Rewrite the stretch from the line containing "What distance can" through the end of the data, replacing "camera" with "lens" and leaving everything else unchanged.

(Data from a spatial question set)
- - - -
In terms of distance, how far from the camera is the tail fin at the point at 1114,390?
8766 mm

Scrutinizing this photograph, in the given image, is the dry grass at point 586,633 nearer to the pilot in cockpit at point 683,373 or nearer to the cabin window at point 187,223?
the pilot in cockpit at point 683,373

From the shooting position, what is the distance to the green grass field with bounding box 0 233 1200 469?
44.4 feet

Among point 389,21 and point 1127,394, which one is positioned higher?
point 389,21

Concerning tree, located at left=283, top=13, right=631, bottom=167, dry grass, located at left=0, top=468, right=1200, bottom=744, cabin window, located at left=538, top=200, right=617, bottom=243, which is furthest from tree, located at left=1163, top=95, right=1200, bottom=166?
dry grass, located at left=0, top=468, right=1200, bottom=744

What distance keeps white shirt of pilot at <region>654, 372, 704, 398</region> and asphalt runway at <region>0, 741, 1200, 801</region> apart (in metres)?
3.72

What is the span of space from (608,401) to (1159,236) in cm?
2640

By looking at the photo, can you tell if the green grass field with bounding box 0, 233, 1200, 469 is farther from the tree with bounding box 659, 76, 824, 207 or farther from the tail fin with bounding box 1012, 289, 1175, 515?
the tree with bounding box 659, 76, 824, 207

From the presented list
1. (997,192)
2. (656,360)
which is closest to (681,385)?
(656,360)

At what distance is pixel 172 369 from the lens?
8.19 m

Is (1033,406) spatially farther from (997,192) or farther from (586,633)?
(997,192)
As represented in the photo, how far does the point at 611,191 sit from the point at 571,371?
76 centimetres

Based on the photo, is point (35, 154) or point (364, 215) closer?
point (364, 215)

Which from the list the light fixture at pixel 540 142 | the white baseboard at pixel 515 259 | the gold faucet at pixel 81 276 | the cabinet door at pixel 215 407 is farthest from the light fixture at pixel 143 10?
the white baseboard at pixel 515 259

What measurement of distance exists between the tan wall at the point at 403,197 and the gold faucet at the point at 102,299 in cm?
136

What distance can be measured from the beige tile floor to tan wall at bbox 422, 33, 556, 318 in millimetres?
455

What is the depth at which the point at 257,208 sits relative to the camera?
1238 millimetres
- - - -
◆ Solution ◆
What distance can be measured from the beige tile floor to tan wall at bbox 422, 33, 556, 318 in millimetres?
455

What is the depth at which the point at 257,208 sits relative to the lens?
1238 millimetres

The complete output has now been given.